What is the InChIKey of (E)-N-[(1R)-1-(2,3-dihydro-1,4-benzodioxin-6-yl)-2-methylpropyl]-3-(3-methylthiophen-2-yl)prop-2-enamide?
The InChIKey is PVICTXYTAUVQPB-ROUKRRSUSA-N. The full InChI is InChI=1S/C20H23NO3S/c1-13(2)20(15-4-5-16-17(12-15)24-10-9-23-16)21-19(22)7-6-18-14(3)8-11-25-18/h4-8,11-13,20H,9-10H2,1-3H3,(H,21,22)/b7-6+/t20-/m1/s1.

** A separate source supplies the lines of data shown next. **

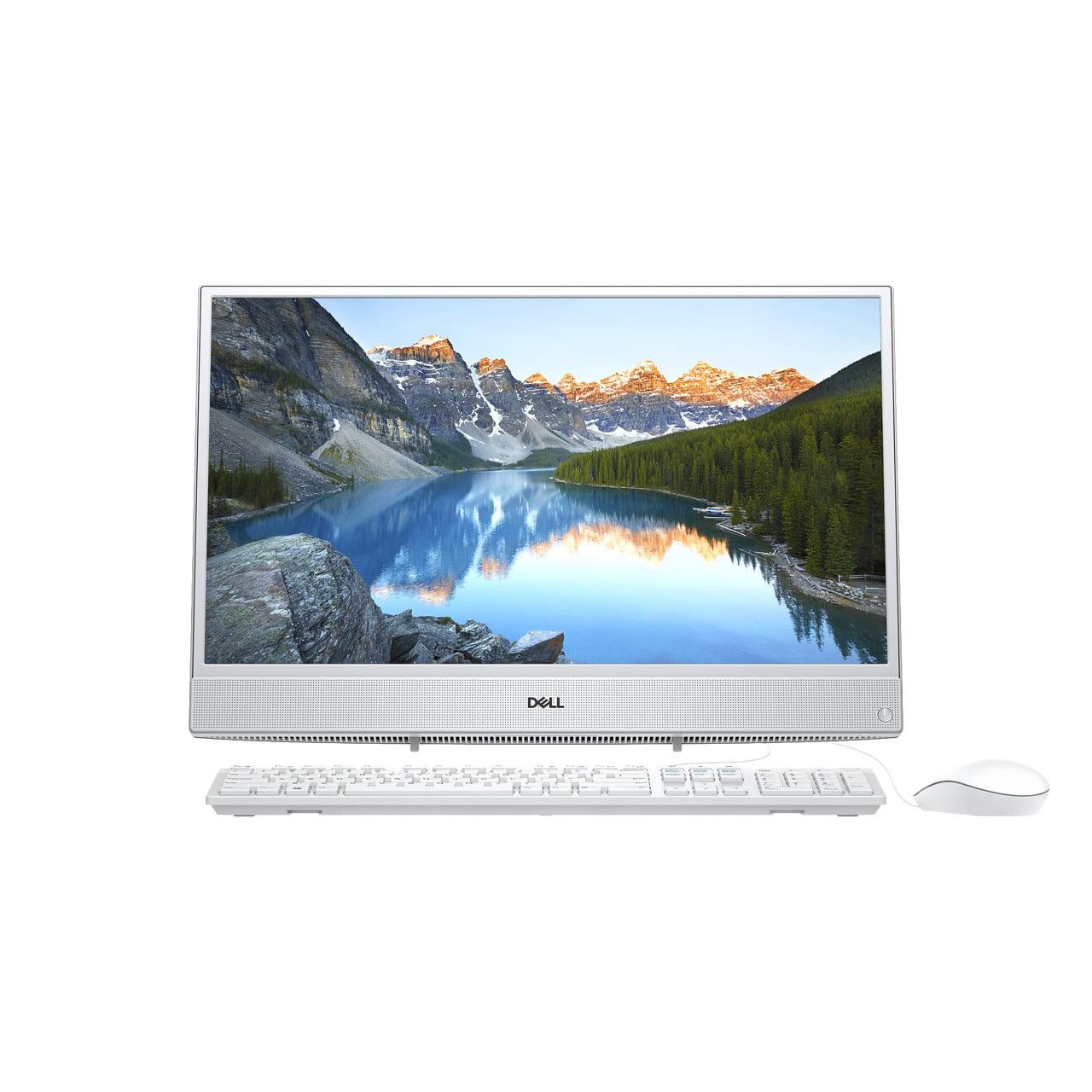 Dell Inspiron 22 3000 Touch- AMD E2-9000e - 1TB HDD- 4GB RAM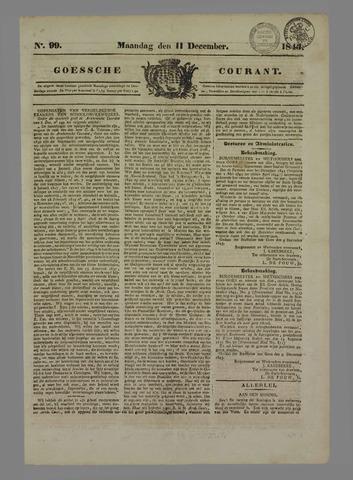 Goessche Courant 1843-12-11
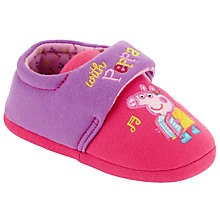 Buy Make Music with Peppa Slippers, Purple/Pink Online at johnlewis.com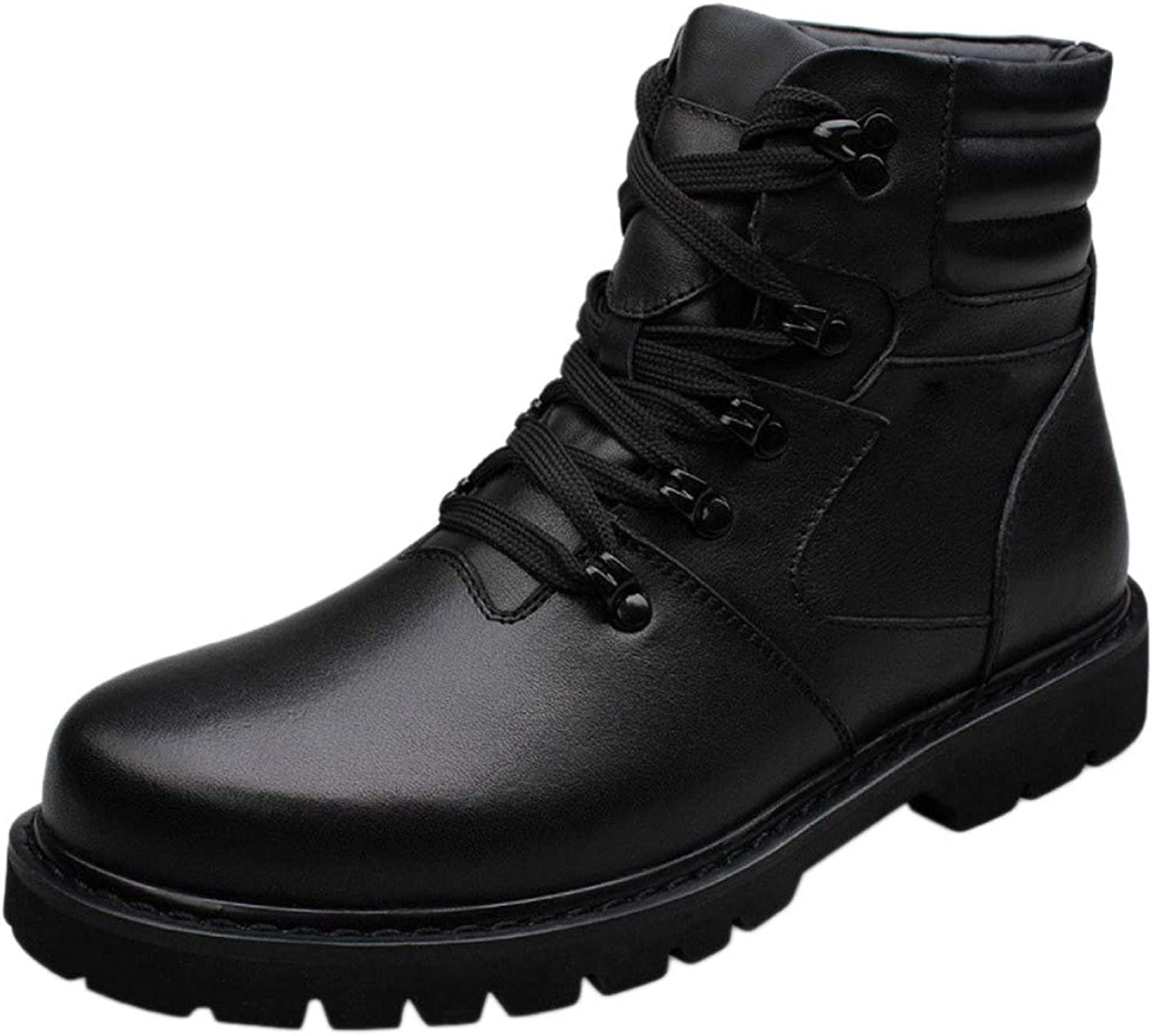 Martin Boots Mens Adult Boots Lamper Boots Classic Leather Winter Non-Slip Warm High Plus Military shoes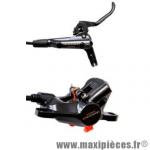 Frein disque arrière hydraulique Shimano Deore BL-M6000-R Postmount 1700mm sans disque ni adaptateur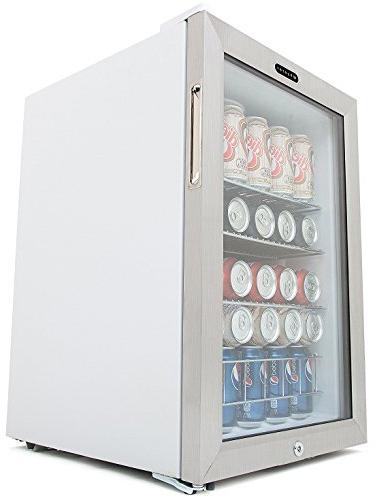 90 Beverage Refrigerators, One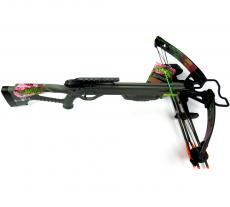 Norman Reedus Signed Zombie Rip Full Size Crossbow - The Walking Dead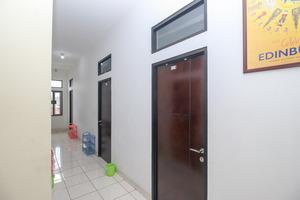 Airy Kelapa Gading Permai DE 12A Jakarta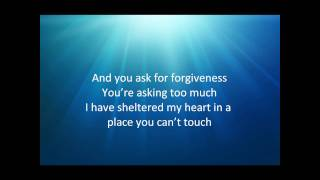 sarah mclachlan - forgiveness with lyrics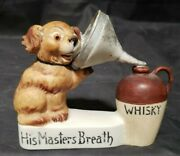 Antique Schafer Vater Figural Flask - His Masters Breath - Germany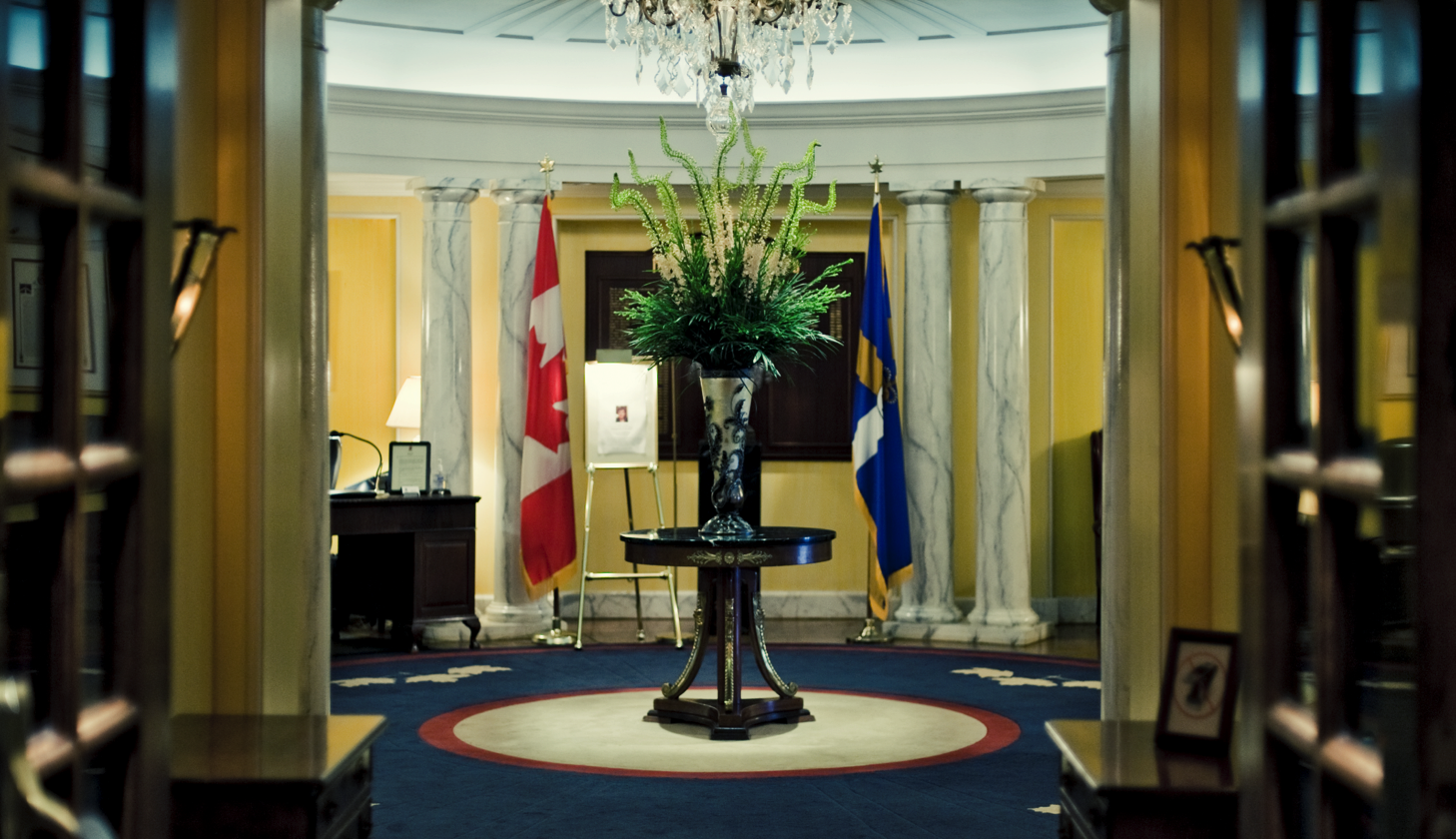 Création De Rideaux Originaux history – rideau club ottawa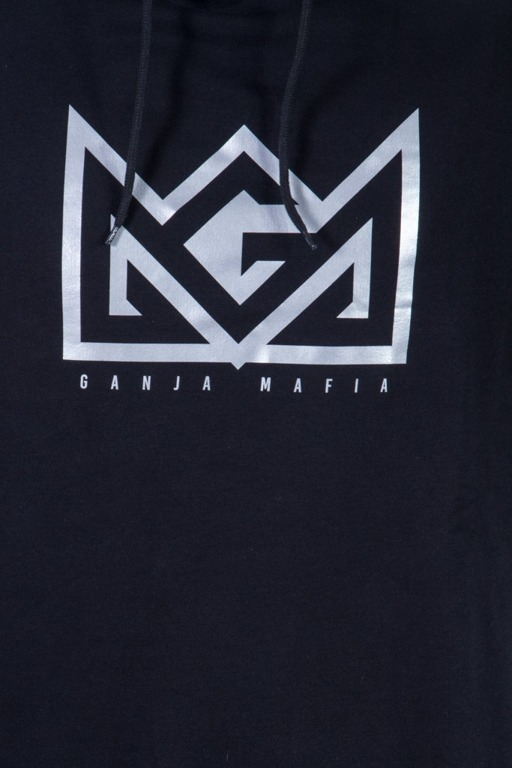 GANJA MAFIA BLUZA Z KAPTUREM CROWN BLACK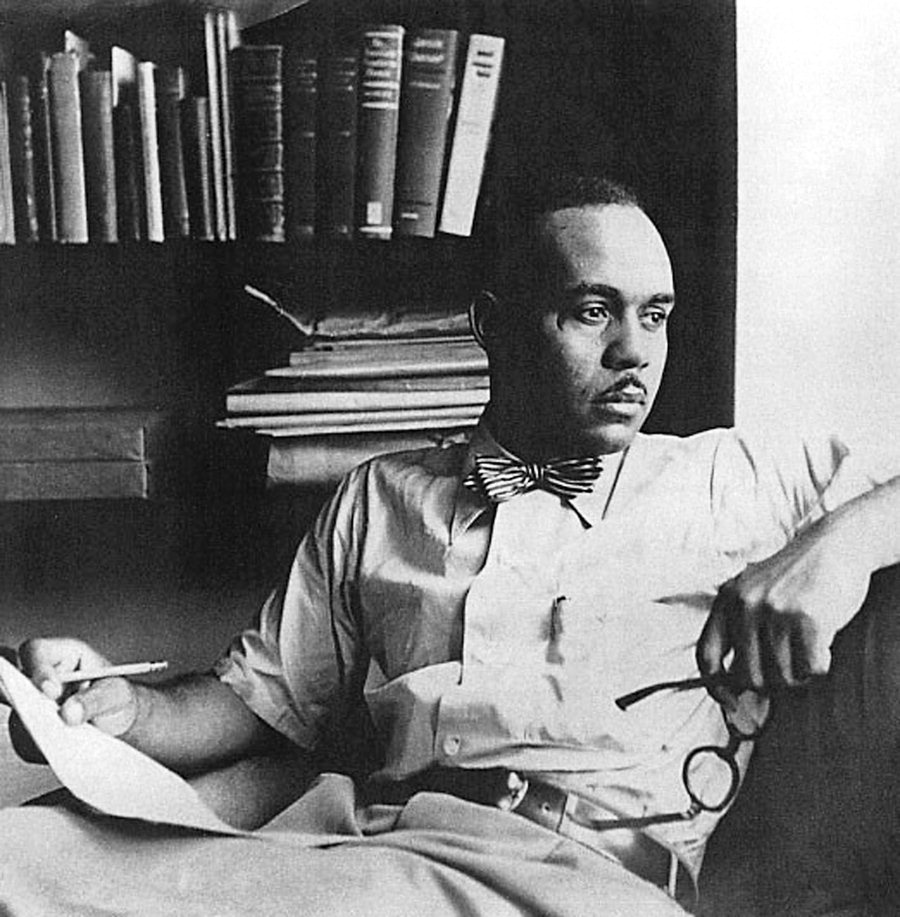 "an overview of the keen use of symbolism in battle royal a novel by ralph ellison Invisible man essays how can the incorporation of symbols dealing with food into a novel discussing ralph ellison's ""battle royal,"" a narrative."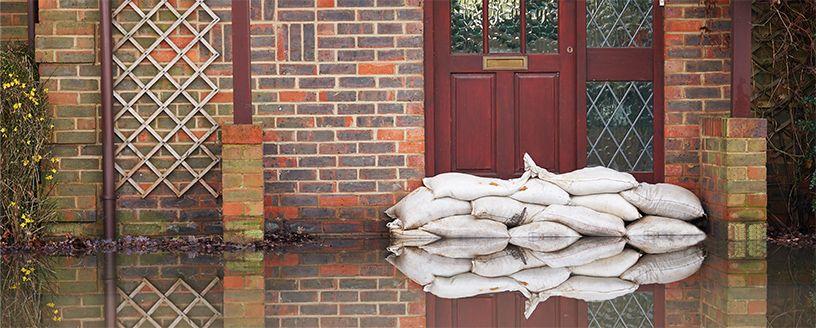 Avoiding illness after a flood flood insurance flood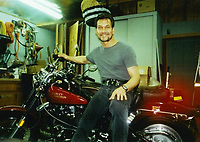 """COPY BY TOM BEDFORD<br /> Pictured: The Harley Davidson motorcycle once belonged to actor Patrick Swayze that was sold at auction<br /> Re: The iconic black leather jacket worn by Patrick Swayze in the hit film Dirty Dancing has sold for $50,000 (£38,612) at auction.<br /> It was bought by a fan after the tragic actor's wife decided to sell his movie memorabilia. <br /> The jacket had a reserve of just $6,000(£4,630) at the auction in Los Angeles but an internet bid of $25,000(£19,300) was received before the auction started.<br /> The salesroom erupted with applause when the hammer came down at $50,000.<br /> Auctioneer Darren Julien said: """"We always knew it would fetch big bucks.<br /> """"The jacket is the holy grail for Patrick Swayze fans and there are a lot out there.""""  <br /> The heart throb actor wore the James Dean-style jacket throughout Dirty Dancing including the  scene where he says: """"Nobody puts Baby in a corner"""".<br /> The jacket belonged to Swayze before the movie was made in 1987.<br /> Dirty Dancing was a low-budget movie and most of the clothes Swayze's wore were his own, including the leather jacket.<br /> Mr Julien said: """"Because it was his jacket he got to keep it after the movie and wore it whenever he felt like it."""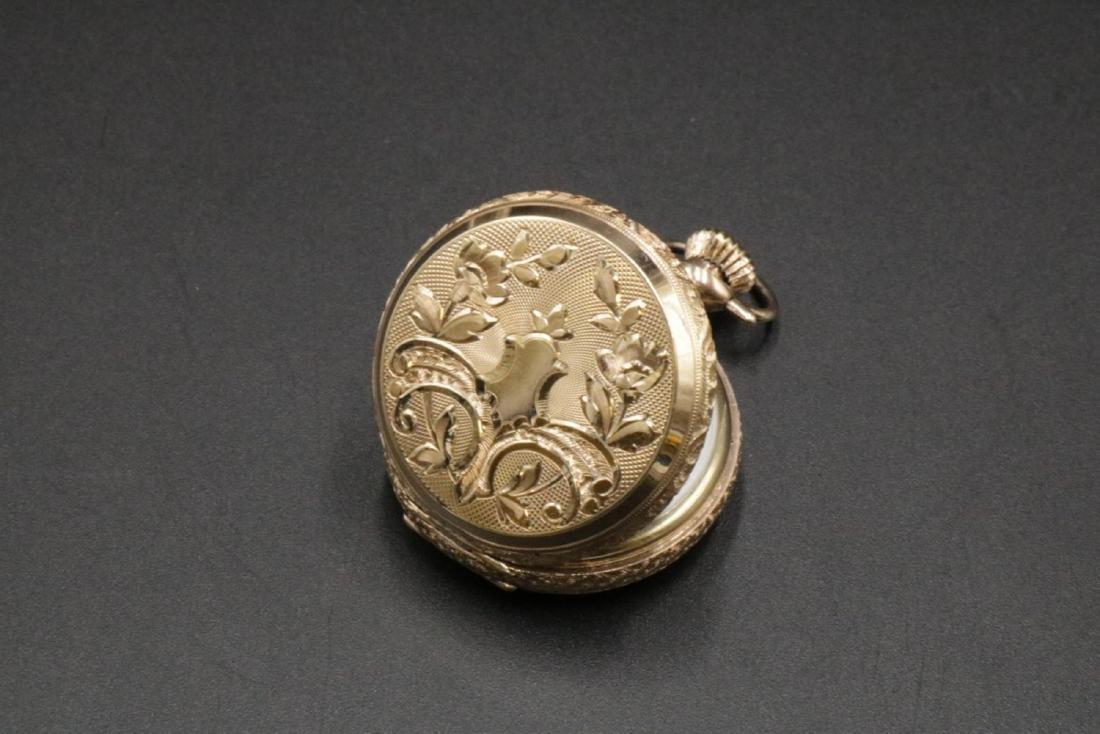 Antique Elgin 14Kt Pocket Watch - 2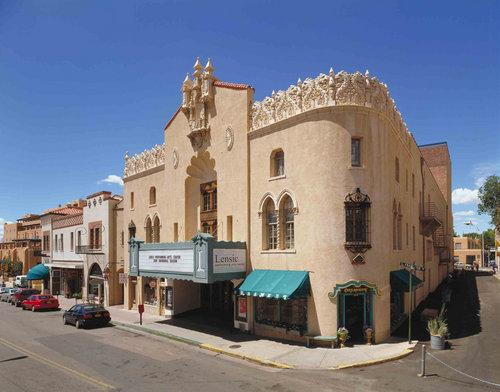 Lensic Theater, San Francisco Street, downtown Santa Fe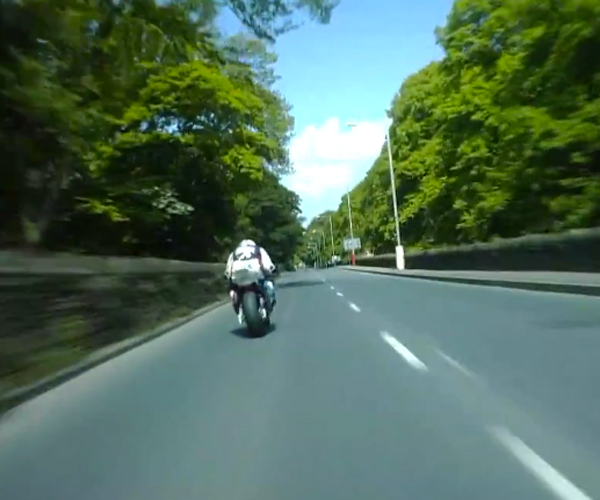Guy Martin Isle of Man TT POV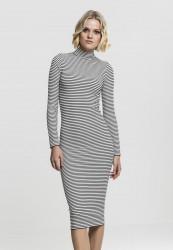 Dámske šaty URBAN CLASSICS Ladies Striped Turtleneck Dress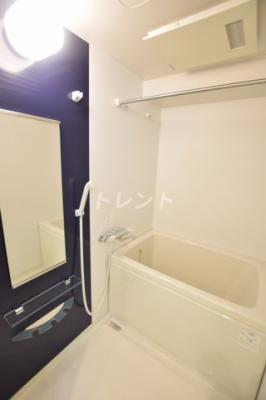 【浴室】K,waveTANIGAMI【ケーウェーブタニガミ】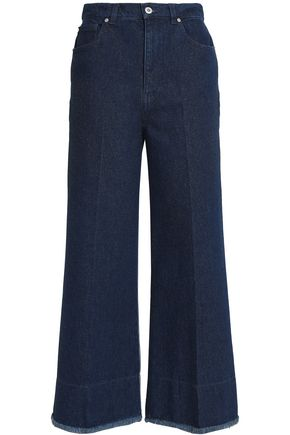 CEDRIC CHARLIER Metallic two-tone high-rise wide-leg jeans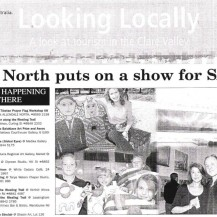 Northern Argus – Sala 2008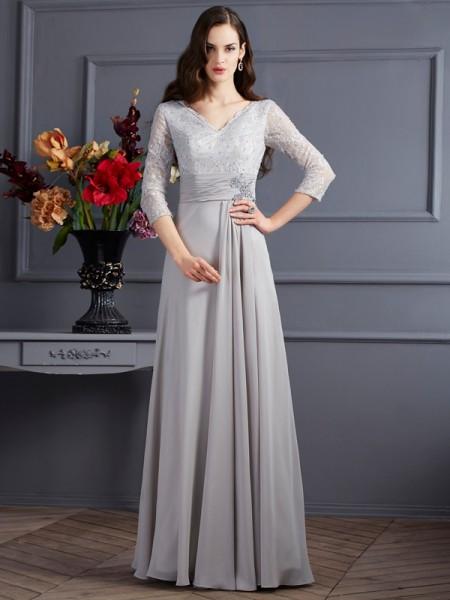 Trapèze/Princesse Col en V Manches ¾ Appliqués Longue Mousseline Robes des mères des mariés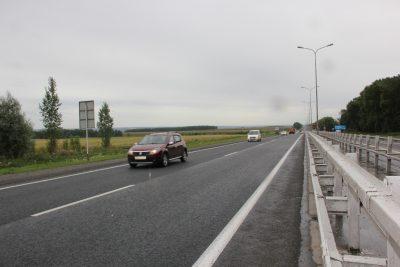 В Кемерове в эксплуатацию ввели ещё 17,7 км дорог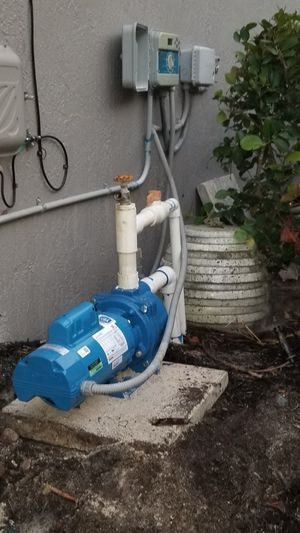sprinkler systems for Sale in West Palm Beach, FL
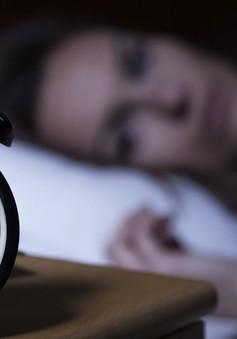 """""""Vệ sinh giấc ngủ"""" - Phòng ngừa các triệu chứng rối loạn"""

What are the key properties of (E)-N-[(1R)-1-(2,3-dihydro-1,4-benzodioxin-6-yl)-2-methylpropyl]-3-(3-methylthiophen-2-yl)prop-2-enamide?
(E)-N-[(1R)-1-(2,3-dihydro-1,4-benzodioxin-6-yl)-2-methylpropyl]-3-(3-methylthiophen-2-yl)prop-2-enamide has a molecular weight of 357.48 g/mol, XLogP of 4.35, 5 rotatable bonds, 1 hydrogen bond donors, and 4 hydrogen bond acceptors.
Where does this data come from?
All data for (E)-N-[(1R)-1-(2,3-dihydro-1,4-benzodioxin-6-yl)-2-methylpropyl]-3-(3-methylthiophen-2-yl)prop-2-enamide is sourced from PubChem (CID 9258361), the world's largest open chemistry database maintained by the National Library of Medicine (NIH).